Passage provided ->
····················

Consulting Agreement with Gerry David

EX-10.1 2 ex10_1.htm

CONSULTING AGREEMENT AND APPOINTMENT TO BOARD OF DIRECTORS

 

 

THIS CONSULTANT AGREEMENT (“Agreement”) entered into effective April 23, 2017, between Rocky Mountain High Brands, Inc. (hereinafter “RMHB” or “Company”) and Gerry David (hereinafter the "Consultant").

 

1.Term of Agreement.

 

(a)Term. The term of this Agreement is for 2 year(s), commencing on April 23, 2017.

 

2.Duties and Appointment.

 

(a)General Duties. The Consultant shall consult with and render advice to the Chairman of the Board of Directors of RMHB. Consultant is also appointed, effective immediately, as a Board Member of the RMHB Board of Directors.

 

(b)Devotion of Time. The Consultant shall devote such business time, attention and energies to the fulfillment of his duties as special advisor and as a Board Member as Consultant deems necessary.

 

3.Compensation.

 

(a)Beginning April 23, 2017, on the 1st day of each month thereafter, Consultant shall receive $8,000.00 (40 hours, additional hours billed at $200/hr.) for consulting duties. Compensation for duties as a Board Member shall $16,000.00 on an annual basis.

 

(b)Consultant acknowledges that he is an independent Consultant and is not an employee of RMHB. The Parties hereto understand and acknowledge that this relationship may change in the future but such change shall be documented in a separate document.

 

(c)Consultant shall be reimbursed for reasonable expenses incurred in his performance under this Agreement.

 

(d)In addition to the above monetary compensation, Consultant shall be issued shares of common stock of RMHB in accordance to the following schedule:
i)7,000,000 vested options at strike price of $0.045/share to be issued immediately.
ii)2,000,000 vested options at a strike price of $0.045/share to be issued on or before November 1, 2017.
iii)Additional vested options will be awarded as the Company deems appropriate.

 

4.Nondisclosure of Confidential Information.

 

(a)The Consultant acknowledges that during his association with the Company he will learn and will have access to confidential information regarding RMHB and its affiliates, including without limitation (i) confidential or secret plans, programs, documents, agreements or other material relating to the business, services or activities of RMHB and its affiliates and (ii) trade secrets, market reports, customer investigations, customer lists and other similar information that is proprietary information of RMHB or its affiliates (collectively referred to as "Confidential Information"). The Consultant acknowledges that such Confidential Information as is acquired and used by the Company or its affiliates is a special, valuable and unique asset.

 

  

 

 

(b)All records, files, materials and Confidential Information obtained by the Consultant in the course of his association with the Company are confidential and proprietary and shall remain the exclusive property of the Company or its affiliates, as the case may be. The Consultant will not, except in connection with and as required by his performance of his duties under this Agreement, for any reason use for his own benefit or the benefit of any person or entity with which he may be associated or disclose any such Confidential Information to any person, firm, corporation, association or other entity for any reason or purpose whatsoever without the prior written consent of the Company’s Board unless such Confidential Information previously shall have become public knowledge through no action by or omission of the Consultant.

····················

List of tasks ->
[1] Answer these questions about the consulting agreement, one line each:
(a) How long is the term of the agreement?
(b) Whom does the Consultant consult with and advise?
(c) How many vested options are to be issued immediately, and at what strike price?
[2] Retype the part of the consulting agreement from "2.Duties and Appointment." up to and including "3.Compensation.", without changing anything.

Records shown ->
····················

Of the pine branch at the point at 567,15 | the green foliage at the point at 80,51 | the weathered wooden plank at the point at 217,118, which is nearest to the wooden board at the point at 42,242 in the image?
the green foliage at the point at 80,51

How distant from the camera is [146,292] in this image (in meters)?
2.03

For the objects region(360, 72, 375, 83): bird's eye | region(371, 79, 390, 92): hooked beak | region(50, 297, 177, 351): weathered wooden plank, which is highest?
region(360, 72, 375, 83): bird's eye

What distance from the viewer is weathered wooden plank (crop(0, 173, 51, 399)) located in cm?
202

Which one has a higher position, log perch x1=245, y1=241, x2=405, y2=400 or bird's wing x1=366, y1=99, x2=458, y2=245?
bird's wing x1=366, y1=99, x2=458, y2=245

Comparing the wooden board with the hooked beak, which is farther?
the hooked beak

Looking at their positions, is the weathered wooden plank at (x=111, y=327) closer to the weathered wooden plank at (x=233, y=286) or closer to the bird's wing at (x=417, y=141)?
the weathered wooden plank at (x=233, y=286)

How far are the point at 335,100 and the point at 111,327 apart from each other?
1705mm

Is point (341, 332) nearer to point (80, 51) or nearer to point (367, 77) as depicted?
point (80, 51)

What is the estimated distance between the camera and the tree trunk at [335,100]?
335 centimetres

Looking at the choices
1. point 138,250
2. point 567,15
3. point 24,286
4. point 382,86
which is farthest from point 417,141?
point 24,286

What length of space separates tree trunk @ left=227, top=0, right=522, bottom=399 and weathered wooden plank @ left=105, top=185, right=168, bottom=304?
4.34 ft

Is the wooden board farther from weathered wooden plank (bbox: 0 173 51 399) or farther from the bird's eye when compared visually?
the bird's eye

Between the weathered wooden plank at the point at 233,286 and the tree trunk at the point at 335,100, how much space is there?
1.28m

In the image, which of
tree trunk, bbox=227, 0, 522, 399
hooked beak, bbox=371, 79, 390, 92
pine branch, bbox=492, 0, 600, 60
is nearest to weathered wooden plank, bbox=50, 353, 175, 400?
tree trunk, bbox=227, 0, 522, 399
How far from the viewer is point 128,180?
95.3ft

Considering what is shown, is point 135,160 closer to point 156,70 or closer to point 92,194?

····················

Task-by-task outputs ->
[1]
(a) 2 years, commencing on April 23, 2017.
(b) The Chairman of the Board of Directors of RMHB.
(c) 7,000,000 vested options at a strike price of $0.045/share.

[2]
2.Duties and Appointment.

 

(a)General Duties. The Consultant shall consult with and render advice to the Chairman of the Board of Directors of RMHB. Consultant is also appointed, effective immediately, as a Board Member of the RMHB Board of Directors.

 

(b)Devotion of Time. The Consultant shall devote such business time, attention and energies to the fulfillment of his duties as special advisor and as a Board Member as Consultant deems necessary.

 

3.Compensation.